- **What the task asks**
Return every line of the items below that contains the string "with", treating uppercase and lowercase as different.

[Items of scene-based spatial questions]
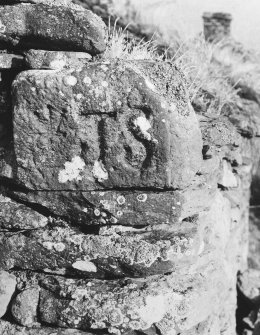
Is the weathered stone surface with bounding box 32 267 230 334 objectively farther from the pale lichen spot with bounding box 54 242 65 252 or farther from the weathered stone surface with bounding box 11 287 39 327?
the pale lichen spot with bounding box 54 242 65 252

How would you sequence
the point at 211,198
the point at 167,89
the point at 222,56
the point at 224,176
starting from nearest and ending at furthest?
the point at 167,89, the point at 211,198, the point at 224,176, the point at 222,56

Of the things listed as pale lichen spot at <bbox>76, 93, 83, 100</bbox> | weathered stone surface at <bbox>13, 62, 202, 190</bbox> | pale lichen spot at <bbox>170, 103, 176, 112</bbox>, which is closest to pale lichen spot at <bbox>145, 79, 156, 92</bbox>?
weathered stone surface at <bbox>13, 62, 202, 190</bbox>

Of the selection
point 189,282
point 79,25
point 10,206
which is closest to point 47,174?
point 10,206

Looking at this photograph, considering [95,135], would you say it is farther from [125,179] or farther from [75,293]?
[75,293]

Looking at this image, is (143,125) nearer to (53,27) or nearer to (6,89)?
(53,27)

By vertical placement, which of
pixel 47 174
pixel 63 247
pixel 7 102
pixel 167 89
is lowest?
pixel 63 247

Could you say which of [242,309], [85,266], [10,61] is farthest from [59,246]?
[242,309]
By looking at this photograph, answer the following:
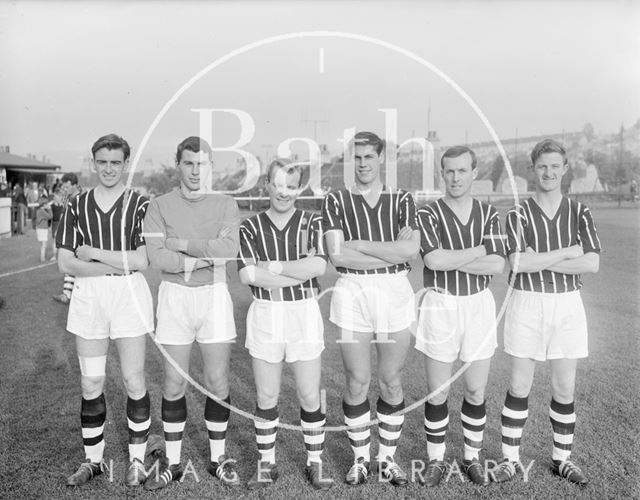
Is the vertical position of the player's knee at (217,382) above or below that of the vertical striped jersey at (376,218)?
below

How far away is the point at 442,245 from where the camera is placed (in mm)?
3443

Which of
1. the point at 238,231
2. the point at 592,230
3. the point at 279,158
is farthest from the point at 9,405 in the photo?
the point at 592,230

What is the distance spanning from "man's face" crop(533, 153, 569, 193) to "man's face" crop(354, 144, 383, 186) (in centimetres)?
99

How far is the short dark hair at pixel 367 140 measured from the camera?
3320 mm

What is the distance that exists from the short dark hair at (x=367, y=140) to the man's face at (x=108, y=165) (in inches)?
56.5

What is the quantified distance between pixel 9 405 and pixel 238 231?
114 inches

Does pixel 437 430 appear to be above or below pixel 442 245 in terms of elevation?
below

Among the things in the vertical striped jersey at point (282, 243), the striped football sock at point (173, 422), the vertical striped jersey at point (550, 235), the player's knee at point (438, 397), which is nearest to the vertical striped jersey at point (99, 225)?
the vertical striped jersey at point (282, 243)

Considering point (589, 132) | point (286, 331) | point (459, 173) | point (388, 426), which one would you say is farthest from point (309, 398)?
point (589, 132)

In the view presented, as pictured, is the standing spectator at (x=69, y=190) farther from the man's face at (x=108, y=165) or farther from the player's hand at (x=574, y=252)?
the player's hand at (x=574, y=252)

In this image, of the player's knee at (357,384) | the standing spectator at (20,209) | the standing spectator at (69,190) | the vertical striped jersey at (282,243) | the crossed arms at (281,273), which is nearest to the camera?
the crossed arms at (281,273)

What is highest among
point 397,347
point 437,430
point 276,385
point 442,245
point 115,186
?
point 115,186

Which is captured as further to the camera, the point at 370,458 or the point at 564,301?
the point at 370,458

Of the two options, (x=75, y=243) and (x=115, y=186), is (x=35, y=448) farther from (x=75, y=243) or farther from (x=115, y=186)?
(x=115, y=186)
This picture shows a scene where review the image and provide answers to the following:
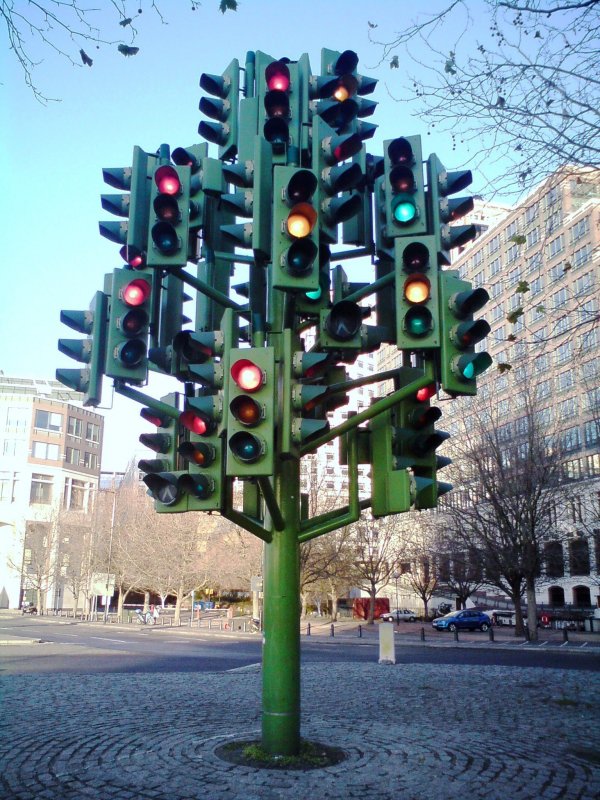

- **Solution below**
Is the weathered stone surface with bounding box 32 267 230 334 objectively farther from the pale lichen spot with bounding box 54 242 65 252 or farther from the weathered stone surface with bounding box 11 287 39 327?
the pale lichen spot with bounding box 54 242 65 252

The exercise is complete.